And that is no bueno. Should I just put the whole thing in a LOOP?

#10Brian Dunavant
brian@omniti.com
In reply to: Robert DiFalco (#9)
Re: Simple Atomic Relationship Insert

The loop to run it twice handles that yes. I don't think that buys
you anything over a more traditional non-cte method though. I'd run
them a few thousand times to see if there's any difference in runtimes
but my guess is the CTE version would be slightly slower here.

v_id integer;
BEGIN;
select id into v_id from hometowns where name = hometown_name;
BEGIN
insert into hometowns (name)
select hometown_name where v_id is null
returning id into v_id;
EXCEPTION WHEN unique_violation
THEN
select id into v_id from hometowns where name = hometown_name;
END;
insert into users (name, hometown_id)
values ('Robert', v_id);
END;

On Tue, Jan 13, 2015 at 5:06 PM, Robert DiFalco
<robert.difalco@gmail.com> wrote:

This seems to get rid of the INSERT race condition.
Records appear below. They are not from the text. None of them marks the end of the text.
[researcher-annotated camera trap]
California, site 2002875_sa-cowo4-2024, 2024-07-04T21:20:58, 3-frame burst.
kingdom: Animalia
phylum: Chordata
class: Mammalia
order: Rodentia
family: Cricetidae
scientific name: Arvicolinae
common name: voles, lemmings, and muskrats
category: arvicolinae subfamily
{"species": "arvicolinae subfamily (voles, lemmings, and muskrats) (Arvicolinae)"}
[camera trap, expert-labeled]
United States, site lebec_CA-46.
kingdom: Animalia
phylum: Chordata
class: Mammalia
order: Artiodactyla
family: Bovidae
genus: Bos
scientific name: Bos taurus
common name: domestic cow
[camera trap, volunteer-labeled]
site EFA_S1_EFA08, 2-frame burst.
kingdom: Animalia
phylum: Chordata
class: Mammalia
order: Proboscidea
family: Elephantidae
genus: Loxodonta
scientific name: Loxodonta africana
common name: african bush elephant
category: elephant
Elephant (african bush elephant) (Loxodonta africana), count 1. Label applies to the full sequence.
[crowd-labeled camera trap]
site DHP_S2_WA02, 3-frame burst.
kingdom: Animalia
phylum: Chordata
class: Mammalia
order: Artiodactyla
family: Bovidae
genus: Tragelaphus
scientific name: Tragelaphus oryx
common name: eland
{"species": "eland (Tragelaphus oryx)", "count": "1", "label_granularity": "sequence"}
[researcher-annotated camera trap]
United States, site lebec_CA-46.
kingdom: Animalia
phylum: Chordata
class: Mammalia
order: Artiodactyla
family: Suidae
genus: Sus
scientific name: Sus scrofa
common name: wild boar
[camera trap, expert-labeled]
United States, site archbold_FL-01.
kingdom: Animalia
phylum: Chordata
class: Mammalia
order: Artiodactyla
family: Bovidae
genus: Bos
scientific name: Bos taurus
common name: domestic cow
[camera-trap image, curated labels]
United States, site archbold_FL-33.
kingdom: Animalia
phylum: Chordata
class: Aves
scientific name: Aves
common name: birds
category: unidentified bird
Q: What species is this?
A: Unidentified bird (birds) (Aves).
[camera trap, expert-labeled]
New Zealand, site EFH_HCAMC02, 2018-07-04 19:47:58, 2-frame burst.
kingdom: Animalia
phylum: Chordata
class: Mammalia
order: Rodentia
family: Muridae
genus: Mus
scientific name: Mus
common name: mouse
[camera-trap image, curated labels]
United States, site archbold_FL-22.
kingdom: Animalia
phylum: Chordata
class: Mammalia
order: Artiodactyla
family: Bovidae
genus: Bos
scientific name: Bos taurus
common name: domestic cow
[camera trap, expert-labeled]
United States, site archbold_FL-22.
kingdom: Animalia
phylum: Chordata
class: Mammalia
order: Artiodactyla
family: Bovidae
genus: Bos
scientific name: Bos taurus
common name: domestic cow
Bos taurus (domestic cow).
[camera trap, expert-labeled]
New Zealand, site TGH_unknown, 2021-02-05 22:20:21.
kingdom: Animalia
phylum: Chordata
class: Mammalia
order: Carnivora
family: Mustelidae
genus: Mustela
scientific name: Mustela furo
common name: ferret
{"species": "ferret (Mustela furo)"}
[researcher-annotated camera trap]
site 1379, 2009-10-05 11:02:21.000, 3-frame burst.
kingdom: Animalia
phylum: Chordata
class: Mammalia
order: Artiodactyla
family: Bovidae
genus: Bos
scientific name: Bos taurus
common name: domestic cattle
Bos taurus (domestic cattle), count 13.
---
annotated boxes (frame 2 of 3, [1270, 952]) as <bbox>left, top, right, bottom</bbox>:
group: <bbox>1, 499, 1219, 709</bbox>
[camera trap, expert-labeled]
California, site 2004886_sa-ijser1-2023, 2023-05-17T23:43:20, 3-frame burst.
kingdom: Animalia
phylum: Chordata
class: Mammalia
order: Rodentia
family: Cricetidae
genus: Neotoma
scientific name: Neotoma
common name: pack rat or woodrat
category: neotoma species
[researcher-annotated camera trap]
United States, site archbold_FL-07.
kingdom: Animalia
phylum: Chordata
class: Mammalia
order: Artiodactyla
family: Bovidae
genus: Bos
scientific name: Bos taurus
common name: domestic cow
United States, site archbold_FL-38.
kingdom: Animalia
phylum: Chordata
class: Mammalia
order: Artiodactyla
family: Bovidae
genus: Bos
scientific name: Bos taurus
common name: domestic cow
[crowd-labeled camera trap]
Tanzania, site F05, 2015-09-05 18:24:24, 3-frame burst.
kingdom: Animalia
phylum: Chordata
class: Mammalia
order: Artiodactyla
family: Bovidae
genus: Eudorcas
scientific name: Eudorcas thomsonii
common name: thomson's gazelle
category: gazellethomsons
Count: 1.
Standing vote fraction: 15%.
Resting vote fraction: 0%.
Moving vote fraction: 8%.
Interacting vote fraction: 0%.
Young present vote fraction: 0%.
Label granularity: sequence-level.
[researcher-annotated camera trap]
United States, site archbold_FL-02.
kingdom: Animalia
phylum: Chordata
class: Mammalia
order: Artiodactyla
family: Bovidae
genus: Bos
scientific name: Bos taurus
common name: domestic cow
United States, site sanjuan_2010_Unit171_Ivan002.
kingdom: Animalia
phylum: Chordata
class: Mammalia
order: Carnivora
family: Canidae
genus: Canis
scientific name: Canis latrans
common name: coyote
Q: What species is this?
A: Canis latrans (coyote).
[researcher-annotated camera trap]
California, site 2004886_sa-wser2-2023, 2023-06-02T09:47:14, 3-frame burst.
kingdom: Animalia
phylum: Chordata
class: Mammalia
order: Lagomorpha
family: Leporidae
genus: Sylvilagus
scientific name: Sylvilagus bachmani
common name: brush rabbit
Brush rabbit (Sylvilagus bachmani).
CREATE OR REPLACE FUNCTION select_hometown_id(hometown_name VARCHAR) RETURNS
INTEGER AS $
DECLARE hometown_id INTEGER;
BEGIN
LOOP
BEGIN
WITH sel AS (
SELECT id FROM hometowns WHERE name = hometown_name
), ins AS (
INSERT INTO hometowns (name)
SELECT hometown_name
WHERE NOT EXISTS(SELECT 1 FROM sel)
RETURNING id
)
SELECT id INTO hometown_id FROM ins UNION ALL SELECT id FROM sel;
RETURN hometown_id;

EXCEPTION WHEN unique_violation
THEN
END;
END LOOP;
END;
$ LANGUAGE plpgsql;

On Tue, Jan 13, 2015 at 1:53 PM, Brian Dunavant <brian@omniti.com> wrote:

With the single CTE I don't believe you can do a full upsert loop. If
you're doing this inside of a postgres function, your changes are
already atomic, so I don't believe by switching you are buying
yourself much (if anything) by using a CTE query instead of something
more traditional here.

The advantages of switching to a CTE would be if this code was all
being done inside of the app code with multiple queries.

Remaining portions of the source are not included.